*Document extract:*
****************************************

You must dry your steak before putting on the grill and you will get a better sear. But good job.
Thanks man. Cheers!
Fire Escape Griller do you still have the same gill? Is it still working good?
Fire Escape Griller I just bought one today for my brother as a Christmas gift so I came across all your videos and enjoying watching them
Thanks. I'm sure your brother will love this grill. For a small, portable grill it's perfect. Great gift!
2.5 years. Works great! I don't even cover it and the ignition still starts with one touch.
Looks a lot like a T Bone, but I am in OZ
Thanks for watching in Australia. I get my second most views from there.
MrResiman a Porterhouse IS a T-bone. The difference is that the Porterhouse has more meat on the tenderloin side. The T-bone is cut closer to the front of the short loin, so they have less tenderloin steak on it.

****************************************

*Parts of the exercise:*
[a] Answer these from the grilling comments above, one line each:
(i) What should be done to a steak before it goes on the grill to get a better sear?
(ii) How long had the grill been in use when it was said to still work great?
(iii) Which country does the channel get its second most views from?
[b] Please return the grilling comments word for word, beginning at the words "Fire Escape Griller do" and stopping after "perfect. Great gift!".

*Data below:*
****************************************

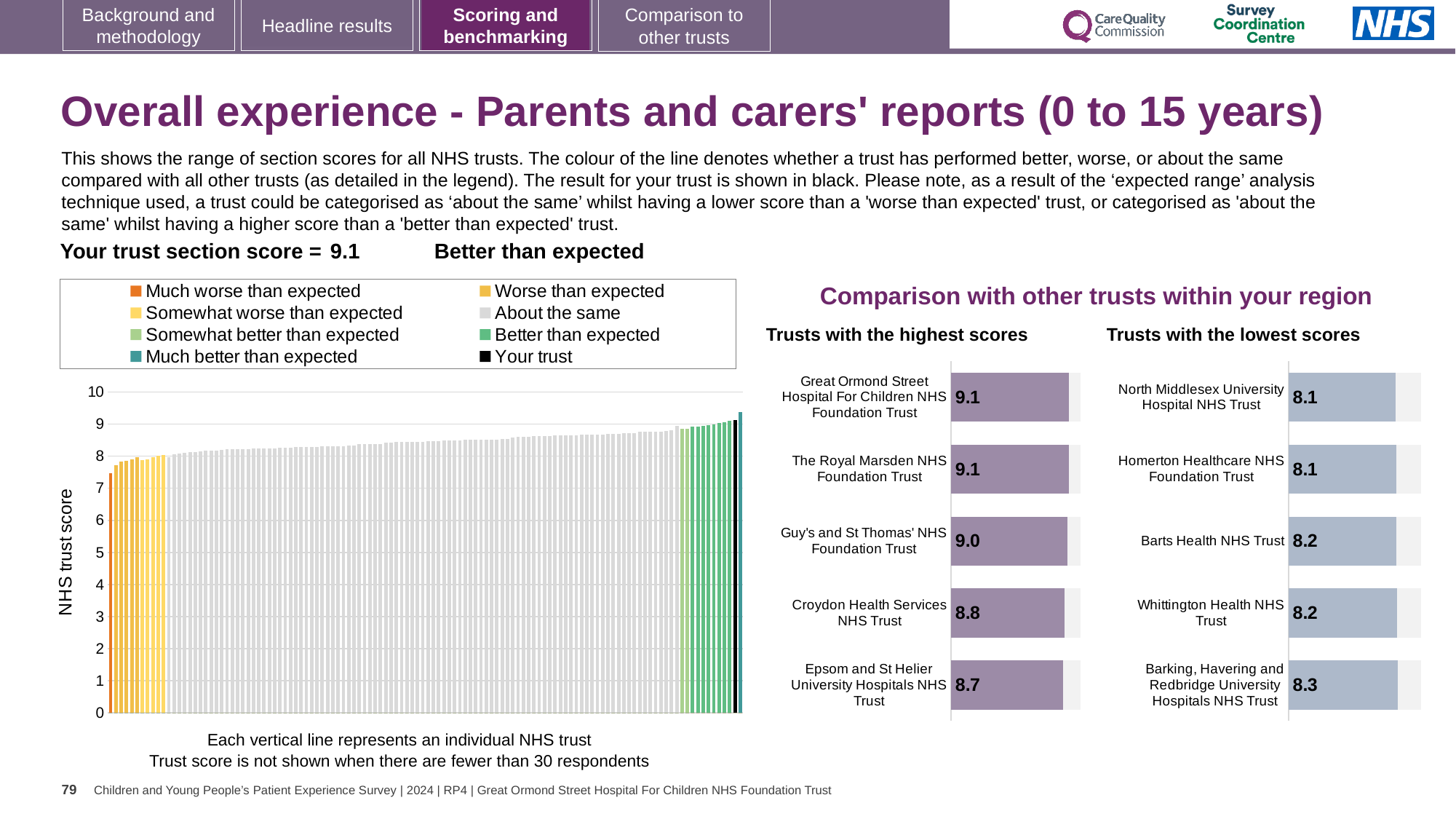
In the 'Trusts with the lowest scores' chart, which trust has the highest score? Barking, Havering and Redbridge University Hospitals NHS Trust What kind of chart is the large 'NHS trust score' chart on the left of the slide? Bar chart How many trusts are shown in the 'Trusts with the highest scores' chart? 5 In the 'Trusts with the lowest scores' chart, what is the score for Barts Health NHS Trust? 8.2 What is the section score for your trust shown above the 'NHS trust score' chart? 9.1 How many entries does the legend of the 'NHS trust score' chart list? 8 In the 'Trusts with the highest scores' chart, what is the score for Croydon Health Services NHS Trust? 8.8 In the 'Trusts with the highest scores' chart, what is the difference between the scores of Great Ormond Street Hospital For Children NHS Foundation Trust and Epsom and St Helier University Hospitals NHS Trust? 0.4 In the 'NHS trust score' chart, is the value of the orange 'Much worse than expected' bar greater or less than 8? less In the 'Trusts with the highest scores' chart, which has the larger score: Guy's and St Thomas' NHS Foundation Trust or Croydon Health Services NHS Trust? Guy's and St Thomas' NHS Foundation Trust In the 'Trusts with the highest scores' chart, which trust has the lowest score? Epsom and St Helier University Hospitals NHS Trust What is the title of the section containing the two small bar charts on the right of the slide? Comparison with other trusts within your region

****************************************

*Solutions for each task:*
[a]
(i) Dry it.
(ii) 2.5 years.
(iii) Australia.

[b]
Fire Escape Griller do you still have the same gill? Is it still working good?
Fire Escape Griller I just bought one today for my brother as a Christmas gift so I came across all your videos and enjoying watching them
Thanks. I'm sure your brother will love this grill. For a small, portable grill it's perfect. Great gift!